Fifteen years in a childhood paradise
The winter of 1943 had been a mild one for us, but not so in Russia. Our troops suffered greatly under the extreme cold there, and the German Volk were asked to send woollen jumpers and socks to the front.
Opa became more and more pessimistic. He saw what was happening, and he knew in his heart, that the mighty German army had already been beaten. He could never convince us, though.
Normally, when we asked him: "And how are you Opa?" he would say: "I'm feeling terrible. I think I'm going to die."
But a week before the Easter week of 1943 he really did get sick. He had a bladder infection, and had to go to the hospital in Posen. I visited him there after school.
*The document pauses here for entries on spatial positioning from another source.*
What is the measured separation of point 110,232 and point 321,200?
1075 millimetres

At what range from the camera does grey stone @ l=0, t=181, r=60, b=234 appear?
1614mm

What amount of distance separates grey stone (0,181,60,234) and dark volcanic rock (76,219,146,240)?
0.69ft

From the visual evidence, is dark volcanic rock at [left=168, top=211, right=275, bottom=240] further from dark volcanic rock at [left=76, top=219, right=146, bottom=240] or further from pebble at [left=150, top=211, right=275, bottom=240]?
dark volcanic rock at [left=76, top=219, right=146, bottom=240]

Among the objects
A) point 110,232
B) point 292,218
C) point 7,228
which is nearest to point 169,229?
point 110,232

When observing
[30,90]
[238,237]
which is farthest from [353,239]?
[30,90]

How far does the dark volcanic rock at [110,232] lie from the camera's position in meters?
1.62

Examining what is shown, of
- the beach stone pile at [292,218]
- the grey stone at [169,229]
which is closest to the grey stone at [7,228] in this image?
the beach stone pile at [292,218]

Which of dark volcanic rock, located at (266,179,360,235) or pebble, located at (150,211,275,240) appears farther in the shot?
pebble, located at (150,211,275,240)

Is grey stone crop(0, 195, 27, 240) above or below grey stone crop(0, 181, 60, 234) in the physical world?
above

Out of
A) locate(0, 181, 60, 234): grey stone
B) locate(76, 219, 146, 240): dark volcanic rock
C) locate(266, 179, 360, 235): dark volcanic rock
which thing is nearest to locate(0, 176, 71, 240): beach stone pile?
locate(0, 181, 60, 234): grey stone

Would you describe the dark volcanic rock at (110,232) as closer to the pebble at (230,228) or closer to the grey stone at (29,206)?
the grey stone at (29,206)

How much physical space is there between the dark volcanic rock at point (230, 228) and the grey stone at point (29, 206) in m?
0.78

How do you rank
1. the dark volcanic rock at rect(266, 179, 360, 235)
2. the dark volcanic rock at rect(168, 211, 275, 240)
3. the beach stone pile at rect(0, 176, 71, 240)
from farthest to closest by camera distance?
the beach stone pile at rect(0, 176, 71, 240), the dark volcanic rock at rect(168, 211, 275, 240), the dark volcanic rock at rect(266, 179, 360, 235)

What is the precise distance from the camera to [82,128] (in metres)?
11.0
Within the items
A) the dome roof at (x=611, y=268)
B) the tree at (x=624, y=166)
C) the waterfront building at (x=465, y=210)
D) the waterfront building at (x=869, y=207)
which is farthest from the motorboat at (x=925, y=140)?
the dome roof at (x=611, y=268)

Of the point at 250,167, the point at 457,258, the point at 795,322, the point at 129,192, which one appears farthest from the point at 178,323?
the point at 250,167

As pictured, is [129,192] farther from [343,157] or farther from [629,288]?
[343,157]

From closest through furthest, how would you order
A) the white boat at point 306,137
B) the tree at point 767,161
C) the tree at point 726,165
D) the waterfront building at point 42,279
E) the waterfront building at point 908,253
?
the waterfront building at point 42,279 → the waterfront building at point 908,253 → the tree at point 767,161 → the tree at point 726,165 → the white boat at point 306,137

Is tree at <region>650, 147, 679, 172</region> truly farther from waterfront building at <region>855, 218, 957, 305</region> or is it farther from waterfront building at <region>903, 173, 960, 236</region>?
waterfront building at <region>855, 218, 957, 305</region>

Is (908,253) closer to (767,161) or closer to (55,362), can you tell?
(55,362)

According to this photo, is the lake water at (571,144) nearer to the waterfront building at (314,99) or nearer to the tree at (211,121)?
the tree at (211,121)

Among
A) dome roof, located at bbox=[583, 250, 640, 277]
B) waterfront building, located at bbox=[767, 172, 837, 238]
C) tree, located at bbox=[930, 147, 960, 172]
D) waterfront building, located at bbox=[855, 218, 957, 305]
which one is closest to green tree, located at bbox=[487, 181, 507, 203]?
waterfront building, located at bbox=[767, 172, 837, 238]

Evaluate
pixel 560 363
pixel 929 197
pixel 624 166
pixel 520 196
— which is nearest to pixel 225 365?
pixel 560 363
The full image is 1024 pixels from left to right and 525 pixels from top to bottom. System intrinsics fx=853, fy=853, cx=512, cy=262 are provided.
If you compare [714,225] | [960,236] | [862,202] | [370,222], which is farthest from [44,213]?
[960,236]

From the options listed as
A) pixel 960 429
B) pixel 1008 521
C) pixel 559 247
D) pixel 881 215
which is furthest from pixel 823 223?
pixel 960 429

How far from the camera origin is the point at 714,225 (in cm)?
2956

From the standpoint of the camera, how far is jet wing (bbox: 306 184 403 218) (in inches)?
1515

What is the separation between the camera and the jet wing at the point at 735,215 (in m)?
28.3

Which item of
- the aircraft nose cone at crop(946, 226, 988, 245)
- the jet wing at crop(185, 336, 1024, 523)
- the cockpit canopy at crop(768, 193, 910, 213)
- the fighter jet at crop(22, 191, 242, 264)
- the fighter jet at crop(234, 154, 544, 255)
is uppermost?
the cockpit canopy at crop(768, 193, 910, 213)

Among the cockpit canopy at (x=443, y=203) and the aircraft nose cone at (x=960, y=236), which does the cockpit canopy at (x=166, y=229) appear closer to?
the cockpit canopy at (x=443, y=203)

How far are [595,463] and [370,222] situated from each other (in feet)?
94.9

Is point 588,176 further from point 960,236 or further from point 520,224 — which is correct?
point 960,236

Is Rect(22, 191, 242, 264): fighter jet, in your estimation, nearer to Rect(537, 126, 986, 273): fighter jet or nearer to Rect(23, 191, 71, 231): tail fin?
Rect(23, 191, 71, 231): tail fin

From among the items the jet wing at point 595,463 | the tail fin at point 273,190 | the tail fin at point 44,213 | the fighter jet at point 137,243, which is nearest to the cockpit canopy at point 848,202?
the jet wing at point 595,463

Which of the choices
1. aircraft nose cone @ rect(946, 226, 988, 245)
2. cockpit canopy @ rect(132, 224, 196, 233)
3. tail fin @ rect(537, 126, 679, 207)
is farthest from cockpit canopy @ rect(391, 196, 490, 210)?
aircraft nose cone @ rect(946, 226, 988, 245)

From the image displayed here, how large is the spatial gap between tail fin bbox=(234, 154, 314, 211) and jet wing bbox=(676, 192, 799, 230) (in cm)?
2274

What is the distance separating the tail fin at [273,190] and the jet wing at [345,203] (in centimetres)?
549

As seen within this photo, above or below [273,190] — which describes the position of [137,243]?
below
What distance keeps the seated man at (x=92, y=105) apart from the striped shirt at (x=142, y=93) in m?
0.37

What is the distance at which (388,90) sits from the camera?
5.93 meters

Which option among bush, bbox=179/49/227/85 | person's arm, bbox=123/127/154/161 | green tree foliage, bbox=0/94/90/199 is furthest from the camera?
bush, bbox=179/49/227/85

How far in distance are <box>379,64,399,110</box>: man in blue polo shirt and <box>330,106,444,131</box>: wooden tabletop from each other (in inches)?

"And how are you, Opa?" "Oh, as good as can be expected. I am comfortable here." This answer made me immediately suspicious. He never mentioned that he was going to die. He was sitting there in bed and looking into the distance. We talked a little, but his mind was obviously already preoccupied with eternal things. The day after my visit he became unconscious. I was the last one of the family to see him with all his faculties still in tact. A few days later he died, on 20 April 1943.
His funeral took place on Good Friday, 23 April 1943. His coffin stood in the large salon, where we always used to celebrate Christmas together. The double doors to the dining room was wide open, and also the double doors to the servery. All rooms were packed with people, neighbours and workers. The minister spoke about Opa's life here, and how much he was loved by everyone, and his achievements in his early life.
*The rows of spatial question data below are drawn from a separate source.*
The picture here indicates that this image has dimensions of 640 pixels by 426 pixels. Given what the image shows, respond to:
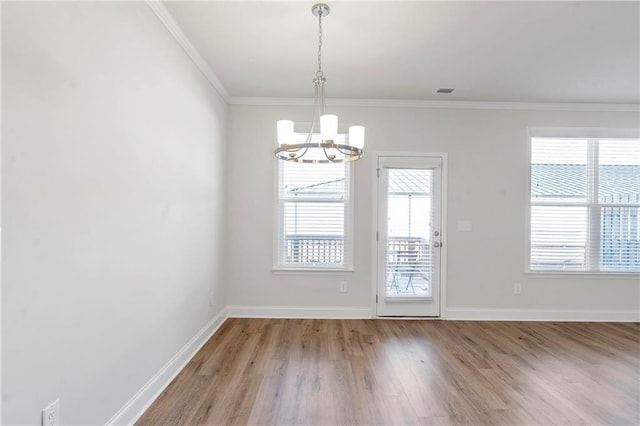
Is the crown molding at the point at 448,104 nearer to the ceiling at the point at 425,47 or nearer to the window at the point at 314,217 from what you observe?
the ceiling at the point at 425,47

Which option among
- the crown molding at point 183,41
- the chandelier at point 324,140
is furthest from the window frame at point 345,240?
the chandelier at point 324,140

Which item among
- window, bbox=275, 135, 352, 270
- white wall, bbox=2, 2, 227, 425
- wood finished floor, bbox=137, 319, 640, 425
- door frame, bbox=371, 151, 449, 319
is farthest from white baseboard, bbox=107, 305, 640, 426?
white wall, bbox=2, 2, 227, 425

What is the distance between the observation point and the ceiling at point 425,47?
2217mm

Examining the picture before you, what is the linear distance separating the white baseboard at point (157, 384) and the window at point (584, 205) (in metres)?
4.11

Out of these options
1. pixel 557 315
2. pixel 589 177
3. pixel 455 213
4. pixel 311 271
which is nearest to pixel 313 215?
pixel 311 271

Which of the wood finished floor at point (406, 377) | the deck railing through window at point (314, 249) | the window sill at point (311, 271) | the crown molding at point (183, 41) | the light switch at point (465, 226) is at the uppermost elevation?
the crown molding at point (183, 41)

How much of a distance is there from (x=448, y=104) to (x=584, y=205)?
2192 millimetres

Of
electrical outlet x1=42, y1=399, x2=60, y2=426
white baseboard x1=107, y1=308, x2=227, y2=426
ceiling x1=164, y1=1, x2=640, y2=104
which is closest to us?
electrical outlet x1=42, y1=399, x2=60, y2=426

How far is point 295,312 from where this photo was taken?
4.01 m

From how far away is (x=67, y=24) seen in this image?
55.5 inches

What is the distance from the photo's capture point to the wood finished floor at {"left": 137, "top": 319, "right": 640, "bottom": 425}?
6.77ft

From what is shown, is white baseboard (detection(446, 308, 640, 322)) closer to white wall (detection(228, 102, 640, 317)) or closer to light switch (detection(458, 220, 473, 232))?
white wall (detection(228, 102, 640, 317))

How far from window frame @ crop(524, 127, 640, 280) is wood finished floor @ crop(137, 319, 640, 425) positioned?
0.69 meters

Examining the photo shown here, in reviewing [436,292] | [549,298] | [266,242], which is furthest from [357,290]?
[549,298]
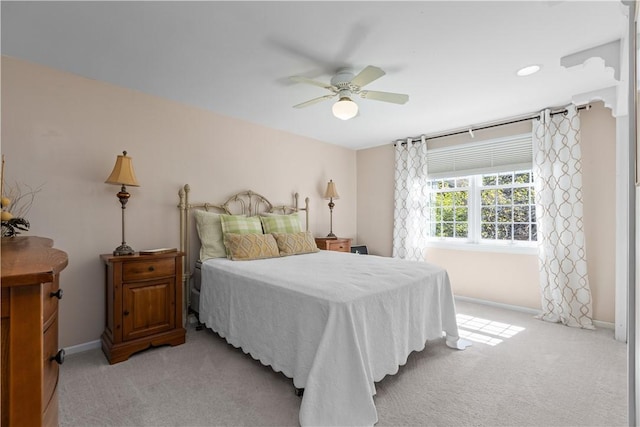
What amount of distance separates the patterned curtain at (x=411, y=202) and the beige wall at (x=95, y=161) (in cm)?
242

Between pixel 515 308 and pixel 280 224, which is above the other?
pixel 280 224

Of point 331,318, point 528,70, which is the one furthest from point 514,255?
point 331,318

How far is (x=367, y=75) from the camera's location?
6.98ft

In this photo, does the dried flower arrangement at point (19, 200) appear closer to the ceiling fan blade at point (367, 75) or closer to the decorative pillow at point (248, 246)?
the decorative pillow at point (248, 246)

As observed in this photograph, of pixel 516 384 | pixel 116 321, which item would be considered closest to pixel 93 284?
pixel 116 321

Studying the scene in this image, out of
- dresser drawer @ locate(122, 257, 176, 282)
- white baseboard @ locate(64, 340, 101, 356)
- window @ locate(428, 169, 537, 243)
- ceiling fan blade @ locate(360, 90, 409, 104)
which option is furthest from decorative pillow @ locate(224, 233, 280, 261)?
window @ locate(428, 169, 537, 243)

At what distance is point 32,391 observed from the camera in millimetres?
695

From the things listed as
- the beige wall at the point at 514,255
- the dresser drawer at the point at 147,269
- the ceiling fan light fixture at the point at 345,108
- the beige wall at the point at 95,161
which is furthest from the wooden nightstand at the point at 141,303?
the beige wall at the point at 514,255

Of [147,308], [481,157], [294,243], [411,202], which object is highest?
[481,157]

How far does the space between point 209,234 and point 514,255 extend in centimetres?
366

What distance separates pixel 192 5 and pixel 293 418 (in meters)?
2.46

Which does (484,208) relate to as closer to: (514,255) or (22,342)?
(514,255)

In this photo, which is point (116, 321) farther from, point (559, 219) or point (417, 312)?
point (559, 219)

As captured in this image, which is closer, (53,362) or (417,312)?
(53,362)
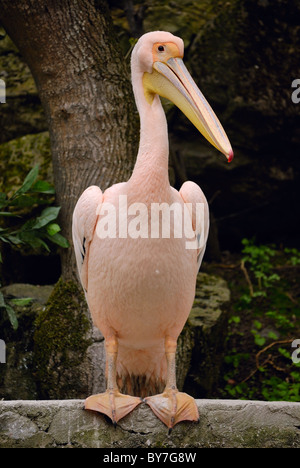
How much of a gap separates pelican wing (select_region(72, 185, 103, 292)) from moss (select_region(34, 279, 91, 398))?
101cm

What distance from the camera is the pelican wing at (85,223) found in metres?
3.25

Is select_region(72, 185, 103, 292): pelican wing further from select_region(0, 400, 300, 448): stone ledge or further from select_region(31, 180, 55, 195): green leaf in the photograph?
select_region(31, 180, 55, 195): green leaf

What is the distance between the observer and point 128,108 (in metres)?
4.59

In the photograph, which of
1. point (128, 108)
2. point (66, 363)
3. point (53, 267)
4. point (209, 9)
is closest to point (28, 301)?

Then the coffin was carried out and put on an open horse-drawn cart. All our coaches were being used for our family and other visitors. The village people all walked. Günter, Bernd and I had a coach for ourselves. We came after Oma, Vater and Mutter and Gerda, and Onkel Werner and Tante Margaret. There were many more following us towards the forest. It seemed as if the whole village was there to bid Opa a last farewell.
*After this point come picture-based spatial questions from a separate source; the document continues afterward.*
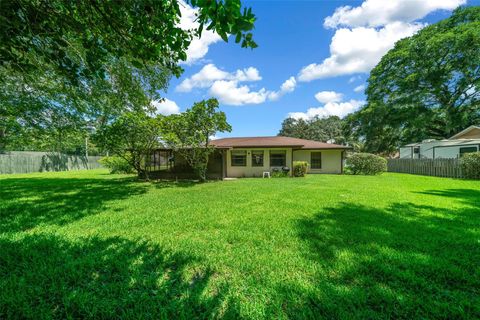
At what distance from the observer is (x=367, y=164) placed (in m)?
16.7

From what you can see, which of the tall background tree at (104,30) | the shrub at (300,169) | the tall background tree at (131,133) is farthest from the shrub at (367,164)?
the tall background tree at (104,30)

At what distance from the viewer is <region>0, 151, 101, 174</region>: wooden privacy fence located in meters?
19.4

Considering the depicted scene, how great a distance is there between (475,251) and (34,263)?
21.5 feet

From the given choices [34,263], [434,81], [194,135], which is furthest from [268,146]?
[434,81]

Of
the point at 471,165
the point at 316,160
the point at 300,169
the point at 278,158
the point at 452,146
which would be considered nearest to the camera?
the point at 471,165

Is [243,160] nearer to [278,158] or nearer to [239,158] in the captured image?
[239,158]

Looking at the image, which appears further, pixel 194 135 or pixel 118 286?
pixel 194 135

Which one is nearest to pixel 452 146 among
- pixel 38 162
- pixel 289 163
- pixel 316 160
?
pixel 316 160

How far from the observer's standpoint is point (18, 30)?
8.55 feet

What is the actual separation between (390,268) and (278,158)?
13900 mm

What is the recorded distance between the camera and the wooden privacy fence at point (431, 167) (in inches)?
536

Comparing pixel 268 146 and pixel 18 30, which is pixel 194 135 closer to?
pixel 268 146

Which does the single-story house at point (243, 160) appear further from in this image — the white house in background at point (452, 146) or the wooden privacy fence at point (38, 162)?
the wooden privacy fence at point (38, 162)

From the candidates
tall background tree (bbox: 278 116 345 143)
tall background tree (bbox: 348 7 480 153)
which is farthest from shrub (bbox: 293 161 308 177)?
tall background tree (bbox: 278 116 345 143)
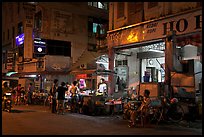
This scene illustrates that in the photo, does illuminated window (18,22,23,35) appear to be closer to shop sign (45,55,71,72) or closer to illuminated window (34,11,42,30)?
illuminated window (34,11,42,30)

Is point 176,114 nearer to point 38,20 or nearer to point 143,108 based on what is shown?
point 143,108

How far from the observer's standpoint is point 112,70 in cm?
1994

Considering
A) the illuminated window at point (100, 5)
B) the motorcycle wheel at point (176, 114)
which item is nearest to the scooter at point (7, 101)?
the motorcycle wheel at point (176, 114)

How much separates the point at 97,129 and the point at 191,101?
5988 mm

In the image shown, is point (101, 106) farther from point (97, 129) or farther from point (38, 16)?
point (38, 16)

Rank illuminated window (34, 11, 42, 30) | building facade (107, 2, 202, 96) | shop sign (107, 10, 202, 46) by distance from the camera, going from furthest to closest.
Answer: illuminated window (34, 11, 42, 30), building facade (107, 2, 202, 96), shop sign (107, 10, 202, 46)

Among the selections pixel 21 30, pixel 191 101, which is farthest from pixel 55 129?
pixel 21 30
As our coach emerged from the road lined with chestnut trees, past the Swițety Jan, a heavy and sad feeling came over me. We would never see Opa again. All his jokes, his humour and his little tricks would be only memories now. When our coach entered the forest, I remembered that he had planted it more than 50 years ago. And now he was going to rest in the tomb, which he also had built, right in the centre of his beloved forest.
We walked the last 100 meters along a path that was lined with holly and small shrubs. The gate of the burial place stood open. All mourners crowded around the fence. After the committal the coffin was carried into the tomb, where it stood next to Walter's.
Opa had not been very religious, but he certainly had been a good man. Oma usually went to church on her own. Opa's excuse was, that he could not hear properly. But Oma was regular, rain or shine. She used the closed coupee carriage most of the time to go to our church in Stțeszew.